Les 24 et 25 mars 2026, deux décisions de justice rendues au Nouveau-Mexique et en Californie marquent un tournant dans la reconnaissance des dangers que représentent les réseaux sociaux pour les mineurs. Pour la première fois, Meta (Facebook, Instagram) et Alphabet (YouTube) ont été condamnés pour avoir mis en danger des jeunes utilisateurs en les exposant à des contenus addictifs, avec de graves conséquences psychologiques.
Aux Etats-Unis, l’article 230 de la loi de 1996 (Communications Decency Act) exonère les réseaux sociaux de toute responsabilité quant aux contenus publiés par leurs utilisateurs. L’accusation a donc contourné la difficulté en s’attaquant à la façon dont les plateformes captent l’attention des plus jeunes pour augmenter le temps passé sur leurs écrans dans le seul but de générer davantage de profits publicitaires. Des milliers de pages de courriels internes, de présentations stratégiques et de notes de direction ont montré que les dirigeants connaissaient précisément ces mécanismes, et les encourageaient.
La lecture automatique des vidéos, les recommandations ultrapersonnalisées, les flux infinis et les notifications permanentes ne seraient pas des dérives mal maîtrisées, mais constituent le cœur même du modèle économique de ces plateformes.
La justice a donc sanctionné le choix délibéré de rechercher la captation de l’attention des plus jeunes au détriment de leur santé mentale. Même si les montants des condamnations restent symboliques – moins d’un millième de pourcent du chiffre d’affaires des groupes concernés –, et que les entreprises ont décidé de faire appel, ces deux décisions de justice pourraient enclencher une dynamique capable de fragiliser la ligne de défense des géants de l’Internet, fondée jusqu’ici sur l’irresponsabilité et la neutralité technologique. Uniquement en Californie, plus de 3 000 procédures similaires devant les tribunaux sont déjà en cours d’instruction.
Ce tournant rappelle les procès historiques contre l’industrie du tabac, où les fabricants ont finalement été tenus responsables des dommages causés par leurs produits, malgré les avertissements sanitaires. Les réseaux sociaux pourraient à leur tour être contraints de revoir en profondeur leurs algorithmes et leurs interfaces, sous peine de sanctions financières lourdes et de dommages sur le plan réputationnel.
Ces jugements entrent en résonance avec une prise de conscience qui se généralise.
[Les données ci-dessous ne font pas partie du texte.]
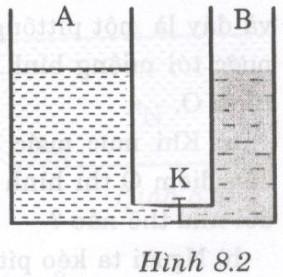 Bình A đựng dầu, bình B đựng nước tới cùng một độ cao (H.8.2). Khi mở khóa  K, nước và dầu có chảy từ bình nọ sang bình kia không?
En décembre 2025, l’Australie a interdit l’accès aux réseaux sociaux aux moins de 16 ans, et pourrait être suivie par le Royaume-Uni et la Malaisie. La France prend des initiatives pour encadrer l’usage des smartphones chez les adolescents. Le chinois ByteDance, maison mère de TikTok, a été sommé par la Commission européenne de revoir la conception même de son application, sous peine de lourdes sanctions. Partout, les alertes sanitaires se multiplient, et appellent à des mesures poussant les réseaux sociaux à ne plus ignorer les dommages collatéraux de leur modèle économique.
La condamnation de Meta et de YouTube, même si elle n’est pas définitive, envoie un signal utile aux médecins, aux enseignants et surtout aux parents, souvent démunis face aux usages intensifs ou problématiques des réseaux par leurs enfants. Il est encore trop tôt pour savoir si le rapport de force avec les géants de l’Internet est en train de s’inverser, mais ces derniers savent désormais qu’ils ne peuvent pas impunément se dispenser d’une éthique de la responsabilité, où la protection des plus fragiles prime sur la maximisation du temps d’écran.